**Reading text:**
'''

RE: [Lse-tech] RE: [PATCH] HUGETLB memory commitment

From: Chen, Kenneth W <kenneth.w.chen_at_intel.com>
Date: 2004-04-06 03:01:21
>>>> Ray Bryant wrote on Mon, April 05, 2004 8:27 AM
> Chen, Kenneth W wrote:
>
> >
> > A simple counter won't work for different file offset mapping.  It has to
> > be some sort of per-inode, per-block reservation tracking.  I think we are
> > steering in the right direction though.
> >
> >
>
> OK, pardon my question about test code, that is trivial enough I guess.
>
> Anyway, the only way I can see to make this work with non-zero offset is to
> hang a list of segment descriptors (offset and size) for each reserved segment
> off of the inode.  Then when a new mapping comes in, we search the segment
> list to see if the new offset and size overlaps with any of the existing
> reserved segments.  If it doesn't, then we make a new reservation (and request
> file system quota) for the current size, and add the current request to the
> reserved segment list.  If it does, and it fits entirely in a previously
> reserved segement, then no change to reservation/quota needs to be made.  If
> it only partially fits, then we need to make a new reservation/quota request
> for the number of new huge pages required and update the overlapping segment's
> length to reflect the new reservation.

'''

**Data excerpts:**
'''

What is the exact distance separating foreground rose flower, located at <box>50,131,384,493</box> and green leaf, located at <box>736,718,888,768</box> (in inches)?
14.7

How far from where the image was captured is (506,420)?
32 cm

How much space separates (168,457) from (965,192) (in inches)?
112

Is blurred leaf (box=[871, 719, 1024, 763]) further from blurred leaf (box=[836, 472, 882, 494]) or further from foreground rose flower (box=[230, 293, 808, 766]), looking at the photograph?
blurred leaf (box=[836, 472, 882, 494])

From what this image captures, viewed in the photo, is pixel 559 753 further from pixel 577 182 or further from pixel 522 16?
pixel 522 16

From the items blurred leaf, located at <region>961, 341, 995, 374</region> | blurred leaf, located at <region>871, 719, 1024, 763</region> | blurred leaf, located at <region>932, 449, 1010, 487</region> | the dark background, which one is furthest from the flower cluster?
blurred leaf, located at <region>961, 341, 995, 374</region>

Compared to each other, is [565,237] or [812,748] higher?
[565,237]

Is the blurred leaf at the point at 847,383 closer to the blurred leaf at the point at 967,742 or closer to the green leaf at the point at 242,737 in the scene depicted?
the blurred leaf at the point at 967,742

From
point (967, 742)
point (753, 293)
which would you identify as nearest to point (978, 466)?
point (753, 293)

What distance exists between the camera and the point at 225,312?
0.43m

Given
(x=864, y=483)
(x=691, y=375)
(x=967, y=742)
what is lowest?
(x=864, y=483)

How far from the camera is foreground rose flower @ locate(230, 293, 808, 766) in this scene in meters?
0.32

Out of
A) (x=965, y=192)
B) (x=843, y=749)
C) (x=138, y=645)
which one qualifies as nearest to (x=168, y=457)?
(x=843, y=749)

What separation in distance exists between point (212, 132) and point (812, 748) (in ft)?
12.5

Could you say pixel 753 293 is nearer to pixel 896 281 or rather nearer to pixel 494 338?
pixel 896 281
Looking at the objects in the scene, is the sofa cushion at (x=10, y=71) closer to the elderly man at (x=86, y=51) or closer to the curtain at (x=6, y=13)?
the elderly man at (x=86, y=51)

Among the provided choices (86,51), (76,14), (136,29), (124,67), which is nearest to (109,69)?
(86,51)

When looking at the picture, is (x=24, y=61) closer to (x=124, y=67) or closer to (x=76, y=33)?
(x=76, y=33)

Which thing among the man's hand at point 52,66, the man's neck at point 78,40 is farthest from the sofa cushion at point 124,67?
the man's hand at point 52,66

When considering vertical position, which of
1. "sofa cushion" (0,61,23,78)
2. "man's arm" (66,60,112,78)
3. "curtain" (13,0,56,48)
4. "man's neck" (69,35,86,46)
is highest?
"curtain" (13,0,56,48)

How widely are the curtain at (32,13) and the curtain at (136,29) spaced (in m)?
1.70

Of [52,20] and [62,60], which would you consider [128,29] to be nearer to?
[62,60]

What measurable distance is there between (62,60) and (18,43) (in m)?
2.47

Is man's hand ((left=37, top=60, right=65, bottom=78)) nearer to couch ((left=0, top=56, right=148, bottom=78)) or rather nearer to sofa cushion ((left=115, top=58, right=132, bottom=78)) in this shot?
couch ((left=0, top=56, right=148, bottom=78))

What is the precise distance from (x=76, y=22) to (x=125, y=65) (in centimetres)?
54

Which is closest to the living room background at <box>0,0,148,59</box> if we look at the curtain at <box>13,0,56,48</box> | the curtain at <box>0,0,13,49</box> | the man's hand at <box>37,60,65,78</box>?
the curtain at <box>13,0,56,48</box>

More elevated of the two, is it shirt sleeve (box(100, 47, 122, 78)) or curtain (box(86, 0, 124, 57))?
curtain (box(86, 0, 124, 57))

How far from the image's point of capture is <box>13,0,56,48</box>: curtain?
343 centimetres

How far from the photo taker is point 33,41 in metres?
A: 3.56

'''

**Set of tasks:**
1 - Could you rewrite the paragraph of the HUGETLB message that begins "Anyway, the only way I can see" as a list that keeps its main facts?
2 - How would you sum up the HUGETLB message in two sentences?
3 - Can you carry the HUGETLB message on past its final sentence?
The rows above come from a separate source and have no connection to the HUGETLB message.

**The answers:**
1 -
Proposed way to handle mappings with a non-zero offset:
- Attach to the inode a list of segment descriptors (offset and size), one for each reserved segment.
- When a new mapping arrives, search that list for any overlap between the new offset and size and the existing reserved segments.
- No overlap: make a new reservation and file system quota request for the current size, then add the request to the reserved segment list.
- Fits entirely inside a previously reserved segment: leave the reservation and quota unchanged.
- Fits only partially: make a new reservation/quota request for the additional huge pages needed, and update the overlapping segment's length to reflect the new reservation.

2 - Kenneth W. Chen is quoted as saying that a simple counter won't work for mappings at different file offsets and that some per-inode, per-block reservation tracking is needed. Ray Bryant replies that the only approach he sees is a per-inode list of reserved segments, checked for overlap whenever a new mapping comes in, to decide whether to make a new reservation and quota request, change nothing, or extend an existing segment.

3 -
>
> Then in truncate_hugepages() we can search the segment list again, discarding
> full or partial segments that occur either entirely or partially beyond
> "lstart", as appropropriate and doing hugetlb_unreserve() and
> hugetlbfs_put_quota() for the appropriate number of pages.
>
> This will be quite a bit of code and complexity.  Do we still think this is
> all worth it to follow Andrew's suggestion of no API changes for "allocate on
> fault" hugetlbpages?  It would be a lot cleaner just to return SIGBUS if we
> run out of hugepages and be done with it, in spite of the API change.
>
> Is there a simpler way to do the correct reservation?  (One could allocate the
> pages at mmap() time, resurrecting hugetlb_prefault(), but zero the pages at
> fault time, this would solve the original problem we ran into at SGI, but
> would not solve Andi's requirement to postpone allocation so NUMA API's can
> control placement.)

I actually started coding yesterday.  It doesn't look too bad (I think).  I will
post it once I finished it up later today or tomorrow.

There are still some oddity in lifetime of the huge page reservation, but that
can be discussed once everyone sees the code.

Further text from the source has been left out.